The association of the Indian variant of terrorism with transnational radical Islam is peripheral, as evident from reading the statements of the organization reproduced in the anonymous expose of the GWOT, "Imperial Hubris: Why the West is losing the War on Terror." Kashmir figures only tangentially, along with other areas where Muslims are seen to have been imposed upon by governments such as Chechnya or Bosnia. Thus, Kashmir must be viewed as a bilateral strategic issue and handled accordingly, rather than having enlightened initiatives being kept in abeyance awaiting the indeterminate outcome of the GWOT.
Terror cells elsewhere in India are evidence of Pakistani strategic design to pare down India, whose strides as an emerging power have transformed the strategic landscape in South Asia. In taking advantage of India's self-created internal fissures, Pakistan has responded as a weak power operating within a realist framework. Bangladesh, to the extent it is implicated in this design, is also indulging in 'normal intelligence games.' The asymmetry in power between India and its periphery, and its outstanding inter-state problems, have greater salience here.

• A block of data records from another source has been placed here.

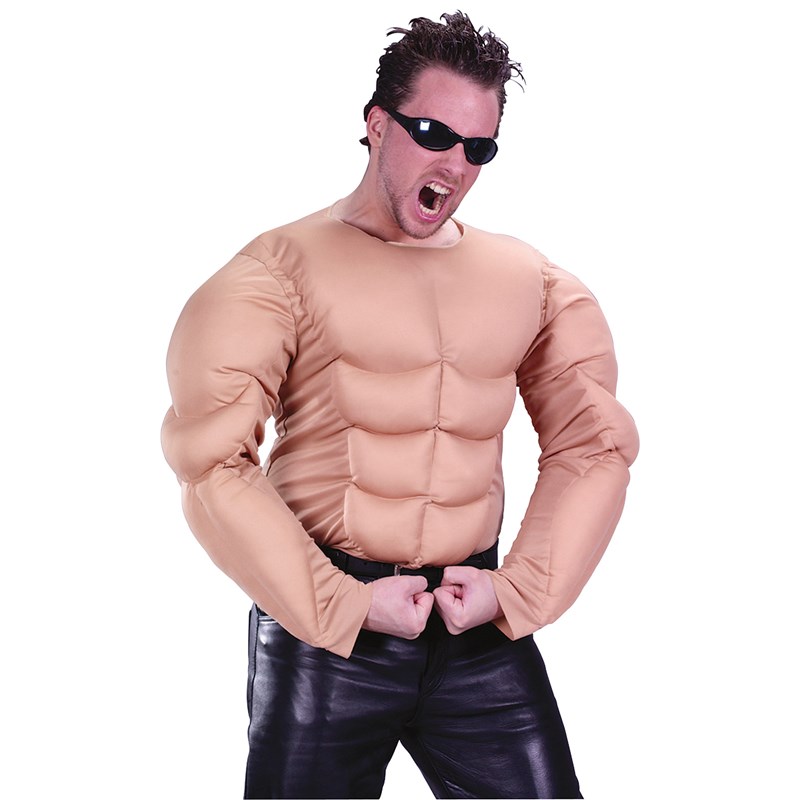 Muscle Shirt Adult Costume for the 2022 Costume season.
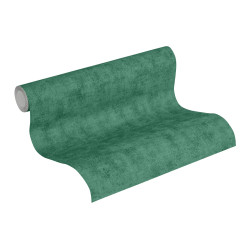 Carta da Parati in Vinile Non Tessuto Verde Moderno Resistente…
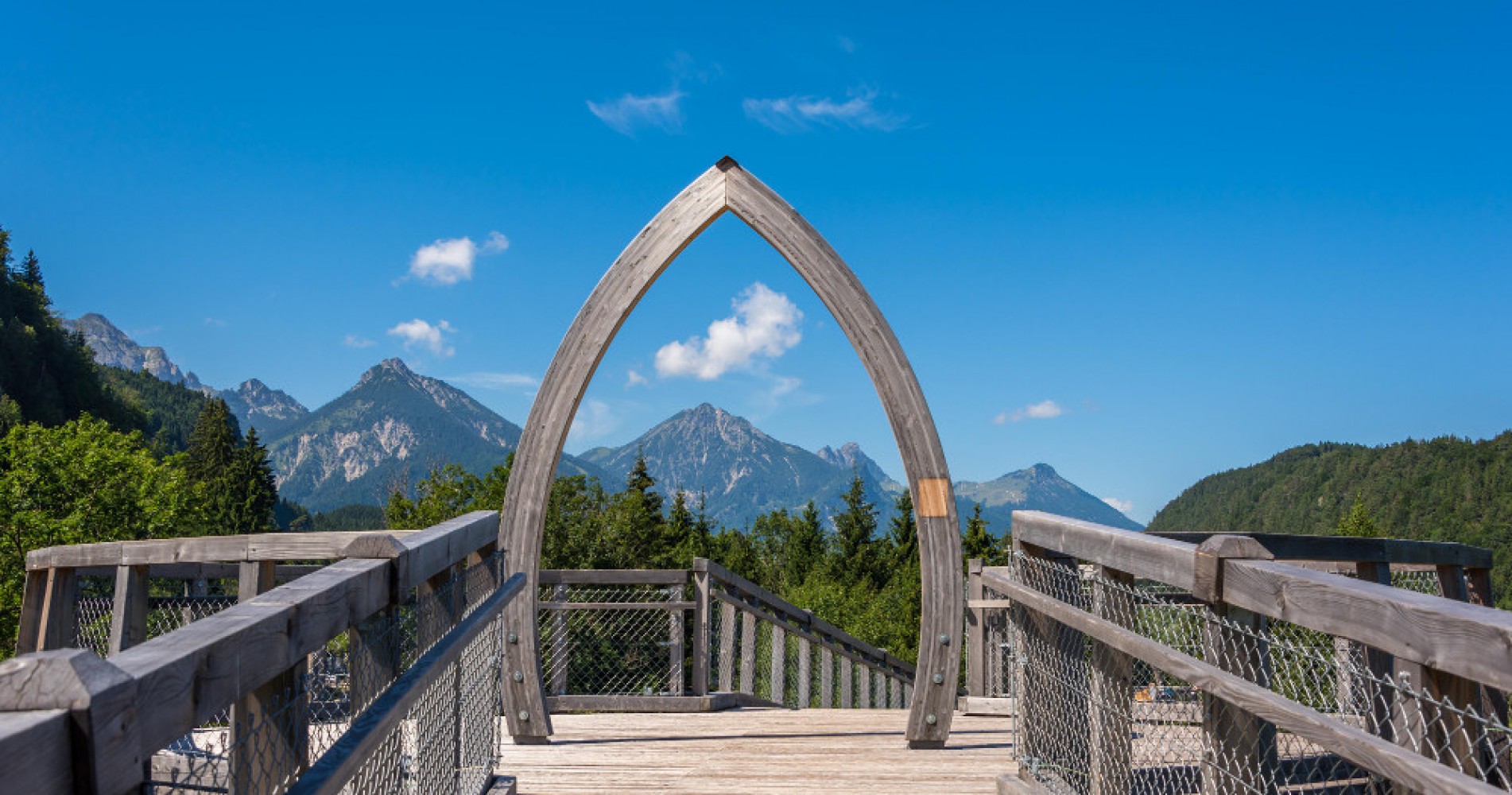 Baumkronenweg Bayern Allgäu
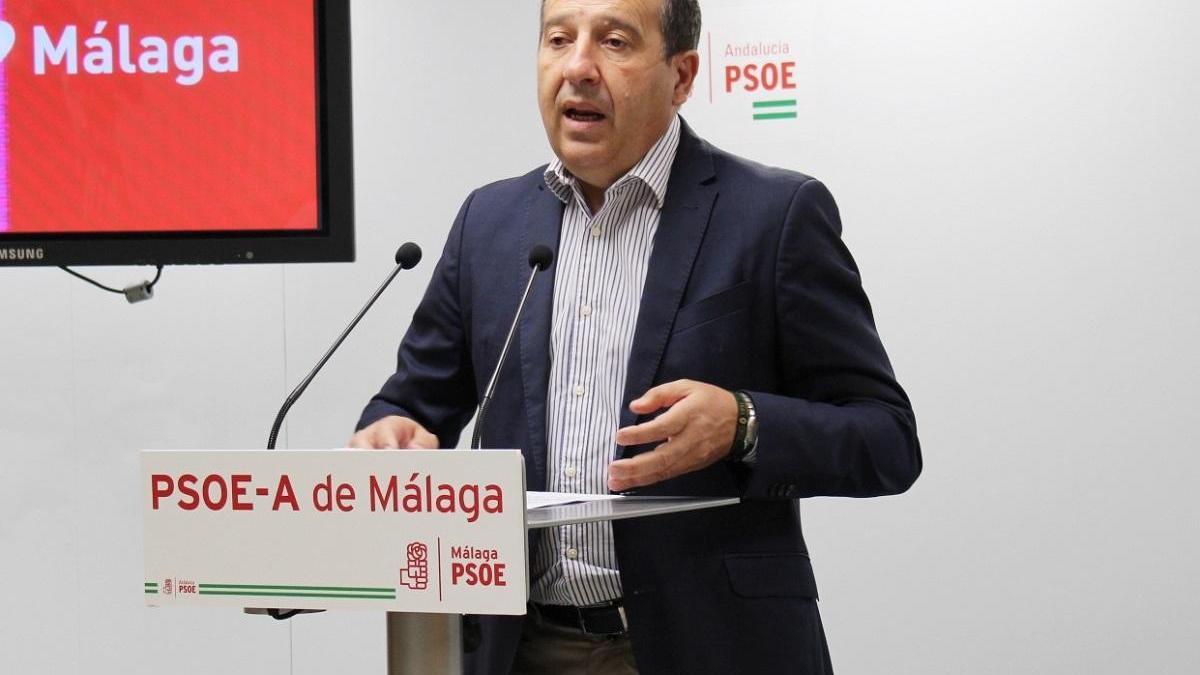 José Luis Ruiz Espejo, durante su rueda de prensa.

The Indian groups in question seek legitimacy through the use of the religious idiom, but it is indigenous grievances that form the core. Linkages with radical Islam are tactical in that the perception of 'Islam under siege' helps lend legitimacy and furnish logistical, training and financial bases, to these groups. Therefore, addressing the issues giving rise to minority alienation requires a three-tier political action.

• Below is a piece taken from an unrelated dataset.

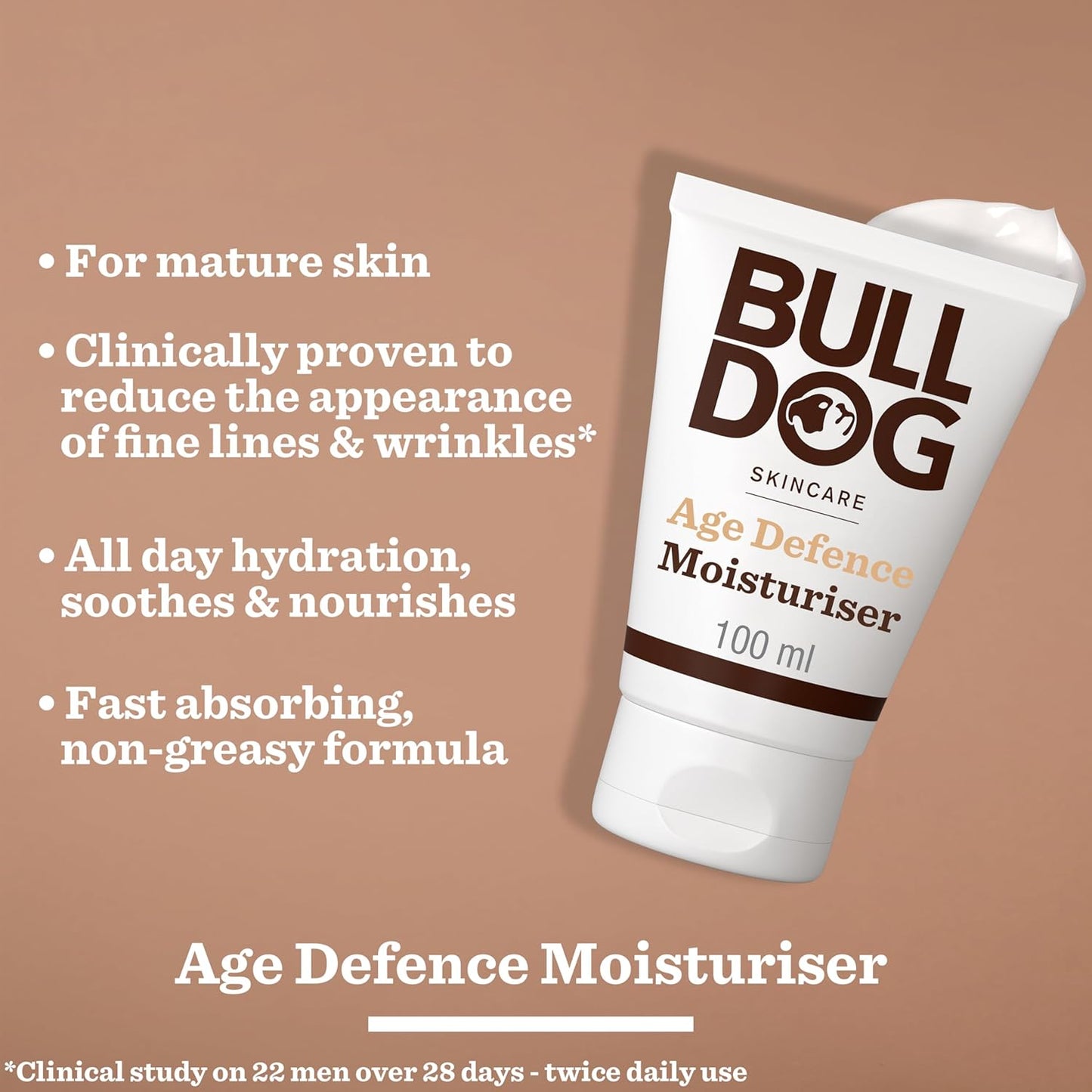 Age Defence Moisturiser, 100Ml, 3.3 Ounce (105696147)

For the state, the direction has been illumined in the earlier Justice Rajinder Sachar Committee findings and the recently released Justice Ranganath Mishra Commission report. For the national parties, the approach lies in curbing the latent power of the far right. Finally, the respective leaderships of minority communities are also responsible for the constitutional articulation of their grievances and guarding against external manipulation. That this is often unfortunately not forthcoming is evident from the anti-Taslima agitation in Kolkata. This brings out the magnitude of the problem faced by the state and secular national parties - one best met by first arriving at a more variegated understanding of the problem.